A great diversity of antigens from Mycobacterium leprae have been described. One practical approach should be to utilize them as markers to indicate when a household contact is at risk of becoming infected and then moving to an active form of leprosy. For this purpose, sonic extracts of M. leprae were fractionated in 10% SDS-PAGE under reducing conditions. The fractionated proteins were then transferred to nitrocellulose sheets and incubated with sera from lepromatous leprosy cases, their contacts, and normal subjects in order to reveal the frequency of antigen recognition of each set of sera. The results showed that sera from lepromatous leprosy patients frequently recognized two proteins, one of approximately 28 kDa and the other of approximately 65 kDa, when compared with the sera from normal subjects. The contacts frequently recognized an approximately 16-kDa antigenic band, while sera from normal subjects recognized one protein of approximately 18 kDa. According to the results, the four recognized proteins from M. leprae can be considered markers of the above conditions (approximately 65 kDa, approximately 28 kDa for lepromatous leprosy, approximately 16 kDa for contacts, and approximately 19 kDa for normal subjects). From these, an easy serological test, such as an ELISA, can be developed to predict if a contact is moving toward lepromatous leprosy before detection of the actual clinical signs or symptoms.
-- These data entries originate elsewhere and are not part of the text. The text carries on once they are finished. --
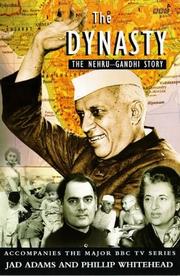 Cover of: Dynasty the Nehru Gandhi Story (BBC)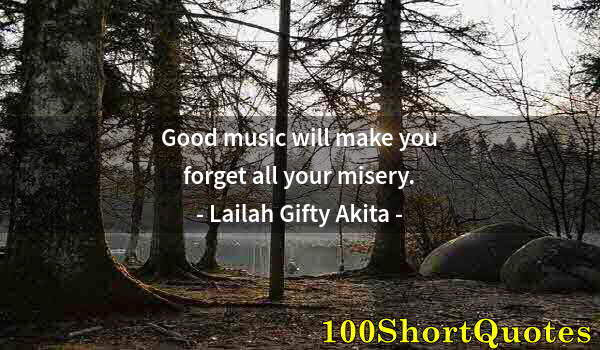 Quote by Albert Einstein: Good music will make you forget all your misery.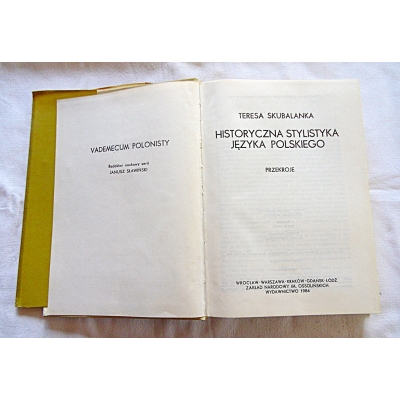 Skubalanka T.HISTORYCZNA STYLISTYKA JĘZYKA POLSKIEGO przekroje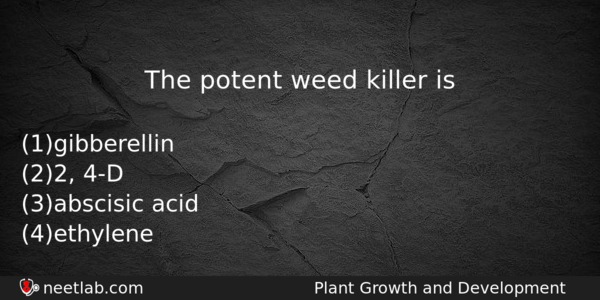 The Potent Weed Killer Is Biology Question 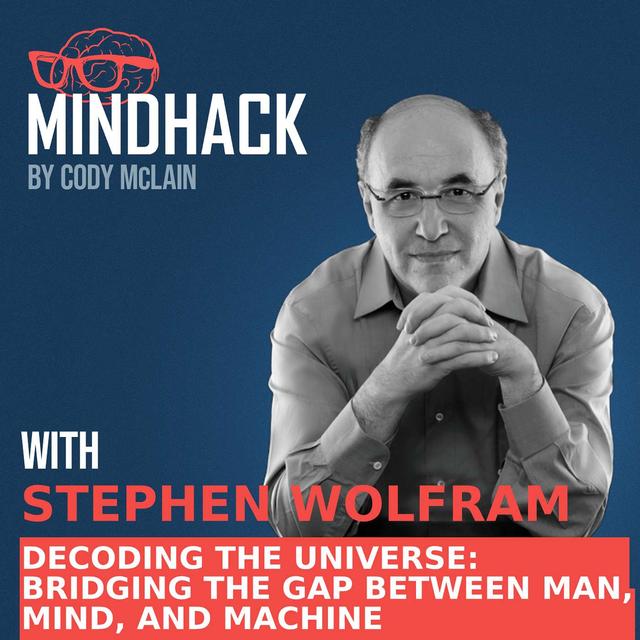 Decoding the Universe with Stephen Wolfram: Bridging the Gap Between Man, Mind and Machine | Ep. 051 - podcast episode cover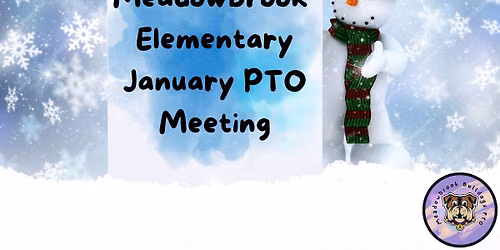 Meadowbrook PTO Meeting (January)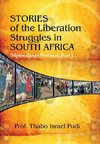 Stories of the Liberation Struggles in South Africa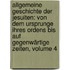 Allgemeine Geschichte Der Jesuiten: Von Dem Ursprunge Ihres Ordens Bis Auf Gegenwärtige Zeiten, Volume 4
已描述了来自麻风分枝杆菌的多种抗原。一种切实可行的方法是将它们用作标志物,以表明家庭接触者何时有感染风险并进而发展为活动性麻风病。为此,在还原条件下将麻风分枝杆菌的超声提取物在10%十二烷基硫酸钠-聚丙烯酰胺凝胶电泳(SDS-PAGE)中进行分级分离。然后将分级分离的蛋白质转移到硝酸纤维素膜上,并与瘤型麻风病患者、其接触者和正常受试者的血清孵育,以揭示每组血清对抗原的识别频率。结果表明,与正常受试者的血清相比,瘤型麻风病患者的血清经常识别两种蛋白质,一种约为28 kDa,另一种约为65 kDa。接触者经常识别一条约16 kDa的抗原条带,而正常受试者的血清识别一种约18 kDa的蛋白质。根据这些结果,来自麻风分枝杆菌的四种被识别的蛋白质可被视为上述情况的标志物(约65 kDa、约28 kDa用于瘤型麻风病、约16 kDa用于接触者、约19 kDa用于正常受试者)。由此,可以开发一种简单的血清学检测方法,如酶联免疫吸附测定(ELISA),以在实际临床体征或症状出现之前预测接触者是否正在发展为瘤型麻风病。